Token Celebrity

Over the years Paul has interviewed countless artists and celebrities. In order to shamelessly cash in on this fact, The Paul Ransom Show will mine the archives and post past glories on this page.

This time round we go back to October 2005 for a chat with ‘Australian’ comedian and radio personality Tony Martin.

 

A Tony Winning Collection

“I seem to have a memory for bizarre disputes and incidents,” declares New Zealand born comedian Tony Martin, whose memoir, ‘Lolly Scramble’ is a collection of hilariously tiny incidents.

Most Australians will know Tony Martin from shows such as ‘D-Generation’, ‘The Late Show’ and his syndicated radio partnership with Mick Molloy. However, most would be unaware of his disrupted homelife on NZ’s south island, or his lingering battle with a blood disorder known as haemochromatosis.

With ‘Lolly Scramble’, Martin manages to make even these heavy sounding items ring with humour.

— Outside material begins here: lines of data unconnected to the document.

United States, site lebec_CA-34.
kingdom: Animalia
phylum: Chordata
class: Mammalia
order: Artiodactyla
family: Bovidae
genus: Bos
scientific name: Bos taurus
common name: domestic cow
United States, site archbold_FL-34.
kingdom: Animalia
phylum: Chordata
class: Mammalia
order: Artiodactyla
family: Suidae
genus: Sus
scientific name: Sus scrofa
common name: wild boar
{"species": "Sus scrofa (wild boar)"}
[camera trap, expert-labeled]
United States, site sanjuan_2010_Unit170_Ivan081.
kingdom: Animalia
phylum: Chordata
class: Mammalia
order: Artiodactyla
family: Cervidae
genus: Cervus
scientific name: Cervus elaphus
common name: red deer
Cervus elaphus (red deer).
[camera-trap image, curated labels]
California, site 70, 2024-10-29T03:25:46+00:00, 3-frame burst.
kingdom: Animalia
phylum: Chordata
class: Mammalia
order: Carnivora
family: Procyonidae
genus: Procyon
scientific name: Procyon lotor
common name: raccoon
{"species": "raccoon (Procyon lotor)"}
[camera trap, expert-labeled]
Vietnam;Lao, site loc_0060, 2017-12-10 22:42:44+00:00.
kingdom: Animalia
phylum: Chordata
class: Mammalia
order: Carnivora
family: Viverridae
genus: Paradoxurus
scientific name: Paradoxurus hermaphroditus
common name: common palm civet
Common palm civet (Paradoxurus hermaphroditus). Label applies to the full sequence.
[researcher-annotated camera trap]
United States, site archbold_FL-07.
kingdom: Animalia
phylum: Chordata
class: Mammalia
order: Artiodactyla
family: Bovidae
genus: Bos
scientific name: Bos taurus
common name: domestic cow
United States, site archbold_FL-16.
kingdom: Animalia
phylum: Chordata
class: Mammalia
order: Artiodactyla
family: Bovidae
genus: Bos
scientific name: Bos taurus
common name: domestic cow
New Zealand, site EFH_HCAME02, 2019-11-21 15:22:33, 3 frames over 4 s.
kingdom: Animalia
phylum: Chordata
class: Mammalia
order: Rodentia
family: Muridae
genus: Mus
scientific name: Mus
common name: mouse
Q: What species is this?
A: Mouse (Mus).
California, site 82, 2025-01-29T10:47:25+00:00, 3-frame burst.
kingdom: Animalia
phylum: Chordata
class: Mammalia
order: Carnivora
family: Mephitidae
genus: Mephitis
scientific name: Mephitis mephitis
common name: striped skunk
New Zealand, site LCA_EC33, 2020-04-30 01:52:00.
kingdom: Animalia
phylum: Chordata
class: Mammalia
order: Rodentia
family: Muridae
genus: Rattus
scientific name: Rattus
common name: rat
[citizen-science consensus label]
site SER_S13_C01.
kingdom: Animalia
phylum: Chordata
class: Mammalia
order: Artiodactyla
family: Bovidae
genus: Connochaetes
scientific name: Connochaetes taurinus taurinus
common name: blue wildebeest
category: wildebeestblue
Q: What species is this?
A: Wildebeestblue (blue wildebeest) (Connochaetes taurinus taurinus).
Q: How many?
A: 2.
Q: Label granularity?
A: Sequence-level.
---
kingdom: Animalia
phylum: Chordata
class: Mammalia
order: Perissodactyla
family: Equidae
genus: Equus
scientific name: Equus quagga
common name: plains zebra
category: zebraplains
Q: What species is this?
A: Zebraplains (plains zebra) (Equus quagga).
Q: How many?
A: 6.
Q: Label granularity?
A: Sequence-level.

“I just had all these stories that were far too long to use in stand up or on the radio,” he reveals. “When you do stuff on stage or radio you have to telescope it down and you have to lose a lot of the more interesting details.”

One of the details deliberately lost in ‘Lolly Scramble’ is the ‘rise to fame’ story. Martin purposefully avoids self acclamation and name dropping in favour of the kind of suburban minutae that most will recognise.

“I didn’t want it to be like a David Niven book,” he says. “And then Judith Lucy walked in, and then Mick Molloy fell off the bar.”

Martin describes his challenge as “taking seemingly meaningless incidents” and fashioning them into proper stories. Hence we have crazy German landlords and even weirder co-tenants, sultry babysitters, weird Christian kids, mad Geordies obsessed with kerning, and Santa going beserk in an otherwise harmless shopping mall.

“It’s the funniest stuff I could write without being sued,” Martin quips.

And of course, it’s all small stuff. “I’ve always found that stuff funny. I mean, that’s what Jerry Seinfeld’s entire career has been based on. Y’know, why is the chemist three feet above everyone else. Also, when you think about when you were a kid, that’s the stuff you remember.”

As to whether the exercise of writing a book might signify a career change, Martin is unsure. “I might keep going if this is well received, otherwise I’ll be back giving away Mariah Carey CDs this time next year.”